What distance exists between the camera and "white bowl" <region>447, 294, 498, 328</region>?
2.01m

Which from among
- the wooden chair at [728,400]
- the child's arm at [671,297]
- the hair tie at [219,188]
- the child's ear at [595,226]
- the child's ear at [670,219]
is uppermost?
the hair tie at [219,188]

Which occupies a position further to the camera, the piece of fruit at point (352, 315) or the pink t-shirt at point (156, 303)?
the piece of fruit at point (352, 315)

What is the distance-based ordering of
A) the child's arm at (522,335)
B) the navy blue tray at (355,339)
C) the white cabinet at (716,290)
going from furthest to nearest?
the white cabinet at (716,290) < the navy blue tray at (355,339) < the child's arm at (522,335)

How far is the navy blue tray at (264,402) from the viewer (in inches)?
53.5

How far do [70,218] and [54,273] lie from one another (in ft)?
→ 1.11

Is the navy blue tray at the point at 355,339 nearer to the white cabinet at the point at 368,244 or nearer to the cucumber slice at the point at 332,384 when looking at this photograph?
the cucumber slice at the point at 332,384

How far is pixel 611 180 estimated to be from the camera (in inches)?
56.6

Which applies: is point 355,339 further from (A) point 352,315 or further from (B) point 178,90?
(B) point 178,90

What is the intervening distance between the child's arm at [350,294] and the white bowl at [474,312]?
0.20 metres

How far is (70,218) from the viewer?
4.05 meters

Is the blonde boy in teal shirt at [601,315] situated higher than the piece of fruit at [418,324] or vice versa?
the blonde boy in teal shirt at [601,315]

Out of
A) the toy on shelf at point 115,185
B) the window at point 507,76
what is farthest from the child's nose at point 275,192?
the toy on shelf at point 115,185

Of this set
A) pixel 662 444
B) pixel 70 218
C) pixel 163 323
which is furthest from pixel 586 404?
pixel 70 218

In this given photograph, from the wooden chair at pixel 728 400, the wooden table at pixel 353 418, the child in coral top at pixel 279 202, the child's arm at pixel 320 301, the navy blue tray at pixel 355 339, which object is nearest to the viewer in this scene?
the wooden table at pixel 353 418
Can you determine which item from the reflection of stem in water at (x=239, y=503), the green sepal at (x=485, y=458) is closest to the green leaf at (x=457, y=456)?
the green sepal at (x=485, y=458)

────────────────────────────────────────

§ **WHAT YOU ARE ASKED TO DO**
Copy out all of the entries above, word for word, with their answers.

§ **TASK RESPONSE**
What distance exists between the camera and "white bowl" <region>447, 294, 498, 328</region>?
2.01m

Which from among
- the wooden chair at [728,400]
- the child's arm at [671,297]
- the hair tie at [219,188]
- the child's ear at [595,226]
- the child's ear at [670,219]
is uppermost?
the hair tie at [219,188]

Which occupies a position further to the camera, the piece of fruit at point (352, 315) or the pink t-shirt at point (156, 303)?
the piece of fruit at point (352, 315)

What is the distance-based ordering of
A) the child's arm at (522,335)
B) the navy blue tray at (355,339)
C) the white cabinet at (716,290)
going from furthest to nearest?
the white cabinet at (716,290) < the navy blue tray at (355,339) < the child's arm at (522,335)

How far is the navy blue tray at (264,402) from the viewer (in inches)?
53.5

How far do [70,218] and [54,273] lie from one another (in ft)?
→ 1.11

Is the navy blue tray at the point at 355,339 nearer to the white cabinet at the point at 368,244 or nearer to the cucumber slice at the point at 332,384 when looking at this photograph?
the cucumber slice at the point at 332,384

How far is pixel 611 180 estimated to be from the camera (in inches)?
56.6

Which applies: is point 355,339 further from (A) point 352,315 or further from (B) point 178,90?
(B) point 178,90

What is the intervening distance between the child's arm at [350,294] and the white bowl at [474,312]?
0.20 metres

How far is (70,218) from the viewer?
4.05 meters

Is the blonde boy in teal shirt at [601,315] situated higher than the piece of fruit at [418,324] or vice versa?
the blonde boy in teal shirt at [601,315]

Out of
A) the toy on shelf at point 115,185
B) the window at point 507,76
what is farthest from the child's nose at point 275,192?
the toy on shelf at point 115,185

Of this set
A) pixel 662 444
B) pixel 70 218
C) pixel 163 323
which is furthest from pixel 586 404?
pixel 70 218

In this given photograph, from the wooden chair at pixel 728 400, the wooden table at pixel 353 418, the child in coral top at pixel 279 202, the child's arm at pixel 320 301, the navy blue tray at pixel 355 339, which object is nearest to the viewer in this scene?
the wooden table at pixel 353 418
Can you determine which item from the reflection of stem in water at (x=239, y=503), the green sepal at (x=485, y=458) is closest to the green leaf at (x=457, y=456)?
the green sepal at (x=485, y=458)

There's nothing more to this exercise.